-- The input follows --

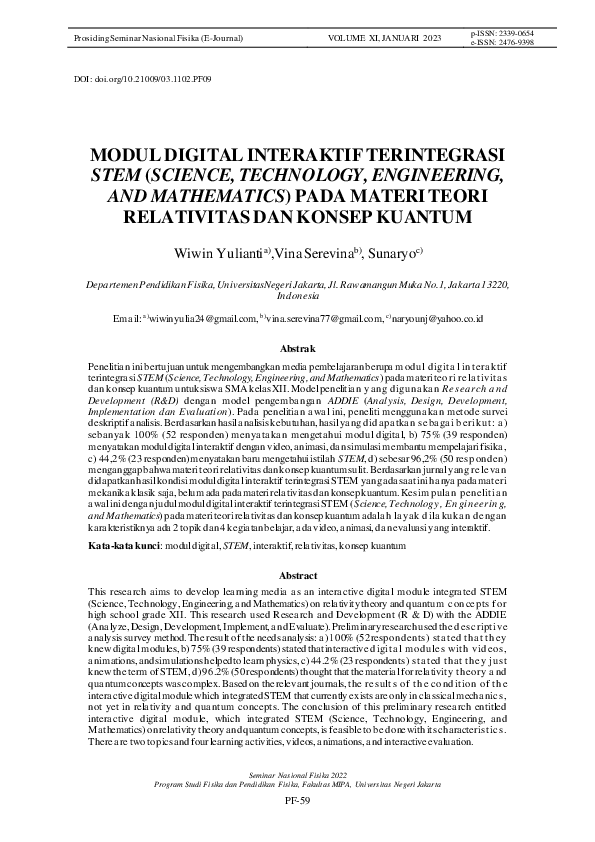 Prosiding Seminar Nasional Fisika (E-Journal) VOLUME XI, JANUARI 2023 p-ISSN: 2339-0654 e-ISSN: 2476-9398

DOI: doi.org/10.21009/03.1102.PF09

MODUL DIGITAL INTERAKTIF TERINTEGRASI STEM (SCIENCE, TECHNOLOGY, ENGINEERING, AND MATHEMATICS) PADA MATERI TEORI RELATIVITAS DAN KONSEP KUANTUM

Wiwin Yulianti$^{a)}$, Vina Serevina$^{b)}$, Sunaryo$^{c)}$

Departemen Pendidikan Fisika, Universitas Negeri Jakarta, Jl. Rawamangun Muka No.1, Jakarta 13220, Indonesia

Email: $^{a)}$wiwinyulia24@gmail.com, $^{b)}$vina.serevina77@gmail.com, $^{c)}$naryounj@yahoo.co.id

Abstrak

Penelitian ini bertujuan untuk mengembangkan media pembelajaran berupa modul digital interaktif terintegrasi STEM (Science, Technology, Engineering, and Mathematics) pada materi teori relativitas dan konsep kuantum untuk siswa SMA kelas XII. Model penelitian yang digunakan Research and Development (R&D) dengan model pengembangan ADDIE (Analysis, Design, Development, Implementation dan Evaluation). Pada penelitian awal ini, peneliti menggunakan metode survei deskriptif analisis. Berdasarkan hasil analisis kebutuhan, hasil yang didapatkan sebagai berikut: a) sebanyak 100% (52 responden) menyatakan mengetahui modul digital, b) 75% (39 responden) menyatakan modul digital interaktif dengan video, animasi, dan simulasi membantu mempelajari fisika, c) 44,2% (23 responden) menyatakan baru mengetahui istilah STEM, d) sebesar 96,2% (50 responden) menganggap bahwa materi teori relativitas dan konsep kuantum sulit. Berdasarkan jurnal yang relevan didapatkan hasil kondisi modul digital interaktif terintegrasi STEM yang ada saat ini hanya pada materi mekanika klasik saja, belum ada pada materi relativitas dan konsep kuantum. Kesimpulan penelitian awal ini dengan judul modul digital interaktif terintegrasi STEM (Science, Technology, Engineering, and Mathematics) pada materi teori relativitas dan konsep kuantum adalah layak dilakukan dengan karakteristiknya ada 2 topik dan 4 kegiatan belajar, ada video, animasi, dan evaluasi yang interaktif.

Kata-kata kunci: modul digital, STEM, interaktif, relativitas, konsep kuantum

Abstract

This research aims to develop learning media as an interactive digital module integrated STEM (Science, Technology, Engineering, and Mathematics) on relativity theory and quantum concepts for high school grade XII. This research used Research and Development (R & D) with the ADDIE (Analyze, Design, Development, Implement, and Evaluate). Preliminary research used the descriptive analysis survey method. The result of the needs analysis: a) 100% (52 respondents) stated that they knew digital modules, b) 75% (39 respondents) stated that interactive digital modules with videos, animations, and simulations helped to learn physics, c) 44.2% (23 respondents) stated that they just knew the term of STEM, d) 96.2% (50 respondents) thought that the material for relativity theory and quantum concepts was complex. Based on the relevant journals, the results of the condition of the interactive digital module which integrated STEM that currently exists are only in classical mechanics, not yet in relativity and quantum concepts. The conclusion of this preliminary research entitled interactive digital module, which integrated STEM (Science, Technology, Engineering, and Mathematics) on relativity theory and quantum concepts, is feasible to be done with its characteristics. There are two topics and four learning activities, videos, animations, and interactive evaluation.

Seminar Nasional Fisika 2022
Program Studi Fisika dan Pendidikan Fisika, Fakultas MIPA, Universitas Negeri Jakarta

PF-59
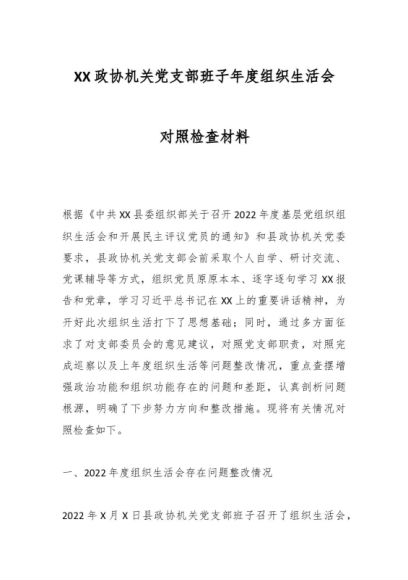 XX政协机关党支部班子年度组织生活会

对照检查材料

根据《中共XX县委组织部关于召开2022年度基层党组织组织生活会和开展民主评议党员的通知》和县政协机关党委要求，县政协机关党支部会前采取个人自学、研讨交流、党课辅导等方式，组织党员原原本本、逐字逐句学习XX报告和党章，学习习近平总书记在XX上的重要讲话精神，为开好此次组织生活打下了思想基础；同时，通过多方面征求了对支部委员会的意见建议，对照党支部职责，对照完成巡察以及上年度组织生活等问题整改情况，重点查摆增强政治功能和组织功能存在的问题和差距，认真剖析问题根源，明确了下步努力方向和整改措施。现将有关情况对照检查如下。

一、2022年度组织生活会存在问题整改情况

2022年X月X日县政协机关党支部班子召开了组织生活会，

-- The input concluded --

**About this task:**
Pictures are to be left out, while the records are copied word for word.

**Written reply:**
 Prosiding Seminar Nasional Fisika (E-Journal) VOLUME XI, JANUARI 2023 p-ISSN: 2339-0654 e-ISSN: 2476-9398

DOI: doi.org/10.21009/03.1102.PF09

MODUL DIGITAL INTERAKTIF TERINTEGRASI STEM (SCIENCE, TECHNOLOGY, ENGINEERING, AND MATHEMATICS) PADA MATERI TEORI RELATIVITAS DAN KONSEP KUANTUM

Wiwin Yulianti$^{a)}$, Vina Serevina$^{b)}$, Sunaryo$^{c)}$

Departemen Pendidikan Fisika, Universitas Negeri Jakarta, Jl. Rawamangun Muka No.1, Jakarta 13220, Indonesia

Email: $^{a)}$wiwinyulia24@gmail.com, $^{b)}$vina.serevina77@gmail.com, $^{c)}$naryounj@yahoo.co.id

Abstrak

Penelitian ini bertujuan untuk mengembangkan media pembelajaran berupa modul digital interaktif terintegrasi STEM (Science, Technology, Engineering, and Mathematics) pada materi teori relativitas dan konsep kuantum untuk siswa SMA kelas XII. Model penelitian yang digunakan Research and Development (R&D) dengan model pengembangan ADDIE (Analysis, Design, Development, Implementation dan Evaluation). Pada penelitian awal ini, peneliti menggunakan metode survei deskriptif analisis. Berdasarkan hasil analisis kebutuhan, hasil yang didapatkan sebagai berikut: a) sebanyak 100% (52 responden) menyatakan mengetahui modul digital, b) 75% (39 responden) menyatakan modul digital interaktif dengan video, animasi, dan simulasi membantu mempelajari fisika, c) 44,2% (23 responden) menyatakan baru mengetahui istilah STEM, d) sebesar 96,2% (50 responden) menganggap bahwa materi teori relativitas dan konsep kuantum sulit. Berdasarkan jurnal yang relevan didapatkan hasil kondisi modul digital interaktif terintegrasi STEM yang ada saat ini hanya pada materi mekanika klasik saja, belum ada pada materi relativitas dan konsep kuantum. Kesimpulan penelitian awal ini dengan judul modul digital interaktif terintegrasi STEM (Science, Technology, Engineering, and Mathematics) pada materi teori relativitas dan konsep kuantum adalah layak dilakukan dengan karakteristiknya ada 2 topik dan 4 kegiatan belajar, ada video, animasi, dan evaluasi yang interaktif.

Kata-kata kunci: modul digital, STEM, interaktif, relativitas, konsep kuantum

Abstract

This research aims to develop learning media as an interactive digital module integrated STEM (Science, Technology, Engineering, and Mathematics) on relativity theory and quantum concepts for high school grade XII. This research used Research and Development (R & D) with the ADDIE (Analyze, Design, Development, Implement, and Evaluate). Preliminary research used the descriptive analysis survey method. The result of the needs analysis: a) 100% (52 respondents) stated that they knew digital modules, b) 75% (39 respondents) stated that interactive digital modules with videos, animations, and simulations helped to learn physics, c) 44.2% (23 respondents) stated that they just knew the term of STEM, d) 96.2% (50 respondents) thought that the material for relativity theory and quantum concepts was complex. Based on the relevant journals, the results of the condition of the interactive digital module which integrated STEM that currently exists are only in classical mechanics, not yet in relativity and quantum concepts. The conclusion of this preliminary research entitled interactive digital module, which integrated STEM (Science, Technology, Engineering, and Mathematics) on relativity theory and quantum concepts, is feasible to be done with its characteristics. There are two topics and four learning activities, videos, animations, and interactive evaluation.

Seminar Nasional Fisika 2022
Program Studi Fisika dan Pendidikan Fisika, Fakultas MIPA, Universitas Negeri Jakarta

PF-59
 XX政协机关党支部班子年度组织生活会

对照检查材料

根据《中共XX县委组织部关于召开2022年度基层党组织组织生活会和开展民主评议党员的通知》和县政协机关党委要求，县政协机关党支部会前采取个人自学、研讨交流、党课辅导等方式，组织党员原原本本、逐字逐句学习XX报告和党章，学习习近平总书记在XX上的重要讲话精神，为开好此次组织生活打下了思想基础；同时，通过多方面征求了对支部委员会的意见建议，对照党支部职责，对照完成巡察以及上年度组织生活等问题整改情况，重点查摆增强政治功能和组织功能存在的问题和差距，认真剖析问题根源，明确了下步努力方向和整改措施。现将有关情况对照检查如下。

一、2022年度组织生活会存在问题整改情况

2022年X月X日县政协机关党支部班子召开了组织生活会，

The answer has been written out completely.